··· Information shown ···
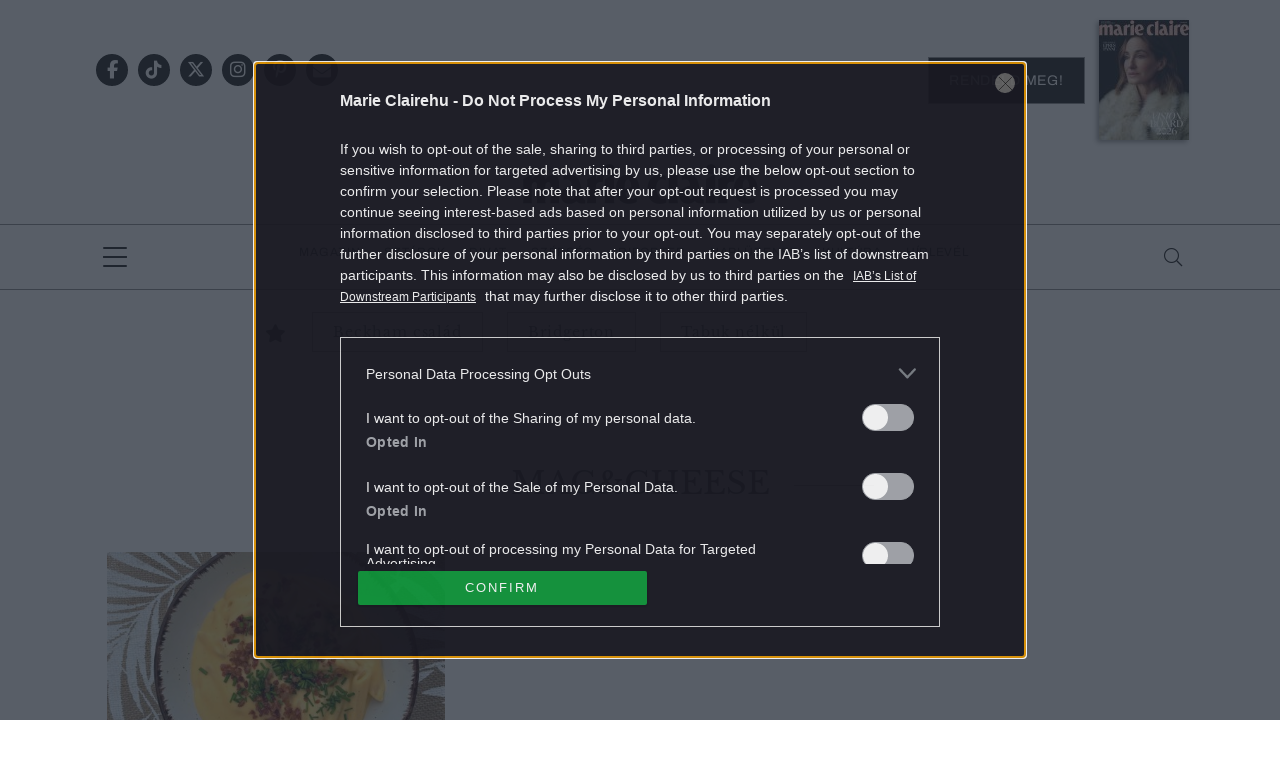

--- FILE ---
content_type: text/html; charset=utf-8
request_url: https://www.google.com/recaptcha/api2/aframe
body_size: 184
content:
<!DOCTYPE HTML><html><head><meta http-equiv="content-type" content="text/html; charset=UTF-8"></head><body><script nonce="z1IlZHLkAO19q_e5RcrwmQ">/** Anti-fraud and anti-abuse applications only. See google.com/recaptcha */ try{var clients={'sodar':'https://pagead2.googlesyndication.com/pagead/sodar?'};window.addEventListener("message",function(a){try{if(a.source===window.parent){var b=JSON.parse(a.data);var c=clients[b['id']];if(c){var d=document.createElement('img');d.src=c+b['params']+'&rc='+(localStorage.getItem("rc::a")?sessionStorage.getItem("rc::b"):"");window.document.body.appendChild(d);sessionStorage.setItem("rc::e",parseInt(sessionStorage.getItem("rc::e")||0)+1);localStorage.setItem("rc::h",'1769145557971');}}}catch(b){}});window.parent.postMessage("_grecaptcha_ready", "*");}catch(b){}</script></body></html>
···
From the line containing "content_type: text/html; charset=utf-8" through the closing line of the material above, return every line exactly and omit all others.

content_type: text/html; charset=utf-8
request_url: https://www.google.com/recaptcha/api2/aframe
body_size: 184
content:
<!DOCTYPE HTML><html><head><meta http-equiv="content-type" content="text/html; charset=UTF-8"></head><body><script nonce="z1IlZHLkAO19q_e5RcrwmQ">/** Anti-fraud and anti-abuse applications only. See google.com/recaptcha */ try{var clients={'sodar':'https://pagead2.googlesyndication.com/pagead/sodar?'};window.addEventListener("message",function(a){try{if(a.source===window.parent){var b=JSON.parse(a.data);var c=clients[b['id']];if(c){var d=document.createElement('img');d.src=c+b['params']+'&rc='+(localStorage.getItem("rc::a")?sessionStorage.getItem("rc::b"):"");window.document.body.appendChild(d);sessionStorage.setItem("rc::e",parseInt(sessionStorage.getItem("rc::e")||0)+1);localStorage.setItem("rc::h",'1769145557971');}}}catch(b){}});window.parent.postMessage("_grecaptcha_ready", "*");}catch(b){}</script></body></html>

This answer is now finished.